4. Motivation for the Model
Presence is defined in [21] as the ability, willingness, or desire to
communicate across a set of devices. The core of this definition is
the conveyance of information about the ability, willingness, or
desire for communications. Thus, the presence data model needs to be
tailored around conveying information that achieves this goal.
The person data component is targeted at conveying willingness and
desire for communications. It is used to represent information about
the users themselves that affects willingness and desire to
communicate. Whether I am in a meeting, whether I am on the phone -
each of these says something about my willingness to communicate, and
thus makes sense for inclusion in a presence document.

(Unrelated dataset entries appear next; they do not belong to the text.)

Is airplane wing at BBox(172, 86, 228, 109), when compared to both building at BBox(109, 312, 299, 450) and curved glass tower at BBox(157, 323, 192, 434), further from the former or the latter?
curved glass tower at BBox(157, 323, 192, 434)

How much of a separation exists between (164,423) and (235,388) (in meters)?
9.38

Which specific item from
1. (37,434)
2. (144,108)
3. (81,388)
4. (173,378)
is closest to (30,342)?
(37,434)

The service component of the data model aims to convey information on
the ability to communicate. The ability to communicate is defined by
the services by which a user is reachable. Thus, including them is
essential.
How do devices fit in? For many users, devices represent the ability
to communicate, not services. Frequently, users make statements
like, "Call me on my cell phone" or "I'm at my desk". These are
statements for preference for communications using a specific device,
as opposed to a service. Thus, it is our expectation that users will
want to represent devices as part of the presence data.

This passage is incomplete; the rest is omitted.